Angelina Jolie i Brad Pitt oficjalnie zostali singlami
Angelina Jolie i Brad Pitt ostatnio widywali się tylko w sądzie. Od dwóch lat walczą o wyłączność praw do opieki nad szóstką ich dzieci. Teraz ich status prawny uległ zmianie.
Angelina Jolie i Brad Pitt przez lata byli najbardziej uwielbianą parą w Hollywood. Po 10 latach związku pobrali się i od tamtej chwili stawiani byli za wzór małżeństwa i przykładnych rodziców. Niestety, po 2 latach miłosna idylla dobiegła końca, a byli kochankowie spotkali się w sądzie. Po długich miesiącach prawniczych przepychanek w końcu ich sytuacja jest jasna.
Angelina Jolie i Brad Pitt nie są już małżeństwem.

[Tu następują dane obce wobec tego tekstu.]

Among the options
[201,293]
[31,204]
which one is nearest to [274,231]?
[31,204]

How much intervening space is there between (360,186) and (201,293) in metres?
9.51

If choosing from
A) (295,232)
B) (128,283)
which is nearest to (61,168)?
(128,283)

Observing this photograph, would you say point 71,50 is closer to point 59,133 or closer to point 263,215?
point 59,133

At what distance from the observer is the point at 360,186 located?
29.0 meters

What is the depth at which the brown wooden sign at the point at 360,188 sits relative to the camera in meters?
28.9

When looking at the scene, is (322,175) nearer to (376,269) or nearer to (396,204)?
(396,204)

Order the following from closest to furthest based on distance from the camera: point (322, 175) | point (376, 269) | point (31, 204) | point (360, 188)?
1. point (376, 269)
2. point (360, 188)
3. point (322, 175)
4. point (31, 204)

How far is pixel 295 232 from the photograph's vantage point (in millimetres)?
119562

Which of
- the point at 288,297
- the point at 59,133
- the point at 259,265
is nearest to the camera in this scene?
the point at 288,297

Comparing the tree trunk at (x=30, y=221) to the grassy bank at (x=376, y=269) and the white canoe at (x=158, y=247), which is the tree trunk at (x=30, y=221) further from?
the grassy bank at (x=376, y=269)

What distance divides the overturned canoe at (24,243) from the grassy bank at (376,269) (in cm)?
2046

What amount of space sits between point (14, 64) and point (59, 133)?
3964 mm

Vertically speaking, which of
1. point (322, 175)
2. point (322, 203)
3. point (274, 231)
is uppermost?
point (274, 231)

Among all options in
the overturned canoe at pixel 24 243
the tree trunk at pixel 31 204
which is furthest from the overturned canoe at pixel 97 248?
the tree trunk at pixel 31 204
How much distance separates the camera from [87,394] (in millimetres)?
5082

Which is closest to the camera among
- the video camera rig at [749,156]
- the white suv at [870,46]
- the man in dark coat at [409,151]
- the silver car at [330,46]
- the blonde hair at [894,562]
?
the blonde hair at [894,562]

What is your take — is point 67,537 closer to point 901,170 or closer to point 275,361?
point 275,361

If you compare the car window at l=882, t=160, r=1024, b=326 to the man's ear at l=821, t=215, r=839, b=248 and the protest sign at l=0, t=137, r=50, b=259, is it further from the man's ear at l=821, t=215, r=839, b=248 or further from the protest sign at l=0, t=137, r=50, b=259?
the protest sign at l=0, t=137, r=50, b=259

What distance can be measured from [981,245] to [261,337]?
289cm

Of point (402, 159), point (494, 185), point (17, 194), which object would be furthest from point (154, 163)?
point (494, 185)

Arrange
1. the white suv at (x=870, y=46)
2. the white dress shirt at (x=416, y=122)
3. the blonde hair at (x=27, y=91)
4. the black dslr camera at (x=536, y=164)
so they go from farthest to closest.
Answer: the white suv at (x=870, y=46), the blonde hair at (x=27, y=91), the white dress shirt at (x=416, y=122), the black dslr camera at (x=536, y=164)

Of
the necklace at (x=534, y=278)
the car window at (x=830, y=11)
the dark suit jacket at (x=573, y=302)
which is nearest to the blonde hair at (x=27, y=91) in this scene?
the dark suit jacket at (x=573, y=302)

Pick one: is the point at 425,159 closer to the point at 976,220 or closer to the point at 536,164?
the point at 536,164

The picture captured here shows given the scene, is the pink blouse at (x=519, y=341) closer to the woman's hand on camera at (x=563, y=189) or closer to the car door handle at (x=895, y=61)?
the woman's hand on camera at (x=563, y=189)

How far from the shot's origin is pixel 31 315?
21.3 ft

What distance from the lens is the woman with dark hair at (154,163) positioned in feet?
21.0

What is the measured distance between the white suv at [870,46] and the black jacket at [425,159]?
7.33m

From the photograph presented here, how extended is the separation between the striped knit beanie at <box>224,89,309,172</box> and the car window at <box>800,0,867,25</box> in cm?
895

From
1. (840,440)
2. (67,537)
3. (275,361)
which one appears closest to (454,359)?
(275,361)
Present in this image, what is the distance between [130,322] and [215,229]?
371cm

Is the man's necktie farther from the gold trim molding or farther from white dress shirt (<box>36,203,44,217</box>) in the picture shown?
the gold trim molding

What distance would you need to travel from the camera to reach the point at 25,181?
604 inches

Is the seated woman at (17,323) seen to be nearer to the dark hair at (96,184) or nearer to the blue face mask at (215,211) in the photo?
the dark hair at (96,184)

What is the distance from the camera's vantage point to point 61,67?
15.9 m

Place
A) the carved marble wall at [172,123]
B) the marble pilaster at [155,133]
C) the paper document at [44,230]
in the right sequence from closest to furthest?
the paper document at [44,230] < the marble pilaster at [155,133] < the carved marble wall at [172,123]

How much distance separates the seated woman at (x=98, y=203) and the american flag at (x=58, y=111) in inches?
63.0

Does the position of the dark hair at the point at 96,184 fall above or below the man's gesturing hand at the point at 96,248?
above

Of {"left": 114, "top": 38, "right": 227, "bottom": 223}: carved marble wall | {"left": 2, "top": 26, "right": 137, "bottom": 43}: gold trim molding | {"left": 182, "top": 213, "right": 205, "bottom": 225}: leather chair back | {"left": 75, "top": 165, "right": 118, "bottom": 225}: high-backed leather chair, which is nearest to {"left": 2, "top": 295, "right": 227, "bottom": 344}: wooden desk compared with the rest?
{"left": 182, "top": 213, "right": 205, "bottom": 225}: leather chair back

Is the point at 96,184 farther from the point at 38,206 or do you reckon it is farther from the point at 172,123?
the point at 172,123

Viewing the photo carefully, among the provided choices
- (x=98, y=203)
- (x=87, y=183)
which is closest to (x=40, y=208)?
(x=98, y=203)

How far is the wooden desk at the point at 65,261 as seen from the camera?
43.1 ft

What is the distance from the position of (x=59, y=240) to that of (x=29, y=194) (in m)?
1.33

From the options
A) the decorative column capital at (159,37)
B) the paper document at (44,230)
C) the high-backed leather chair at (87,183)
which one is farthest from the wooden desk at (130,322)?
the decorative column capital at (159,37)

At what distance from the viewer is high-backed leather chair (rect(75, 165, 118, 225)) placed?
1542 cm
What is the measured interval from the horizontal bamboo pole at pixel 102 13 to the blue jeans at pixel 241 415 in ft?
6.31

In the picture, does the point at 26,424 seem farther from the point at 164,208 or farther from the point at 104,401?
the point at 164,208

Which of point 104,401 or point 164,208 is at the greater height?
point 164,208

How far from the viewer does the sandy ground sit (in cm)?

Cały czas jednak wiążą ich pewne sprawy formalne.
ZOBACZ TAKŻE: Kajra o Sławomirze: Najbardziej kręci mnie jego wąs!
12 kwietnia 2019 roku sąd w Los Angeles orzekł, że Angelina i Brad oficjalnie są po prostu singlami. Nadal nie została jednak rozstrzygnięta kwestia opieki nad dziećmi: Shiloh Nouvel, Vivienne Marcheline Jolie-Pitt, Knoxa Leona Jolie-Pitta, Maddoxa Chivana, Paxa Thienę oraz Zaharę Marley.
I choć ich proces rozwodowy dobiega końca, aktorska para w świetle amerykańskiego prawa nie tworzy już małżeństwa. Dzięki takiemu "połowicznemu rozwodowi" Angelina i Brad mogą na nowo układać swoje życie prywatne.
Przypomnijmy, że byli małżonkowie ostatnie tygodnie poświęcili wyłącznie na rozmowy z prawnikami i obmyślanie jak najskuteczniejszej taktyki. Angelina ponoć od samego początku chciała pozbawić Brada praw rodzicielskich. Swoje roszczenia motywowała uzależnieniem aktora od alkoholu i narkotyków.
W ich domu ponoć nie brakowało przemocy, także wobec dzieci. Sąd w pierwszej instancji nie rozpatrzył pozytywnie próśb aktorki. Argument był prosty, rola ojca jest kluczowa w wychowaniu dzieci. Od tamtej pory Brad spotyka się z dziećmi przy obecności sądowego psychologa.
Angelina wydawała się być nieugięta. Choć ma teraz inne rzeczy na głowie. Jak podają zagraniczne portale, kobieta spotyka się z Colinem Farrellem.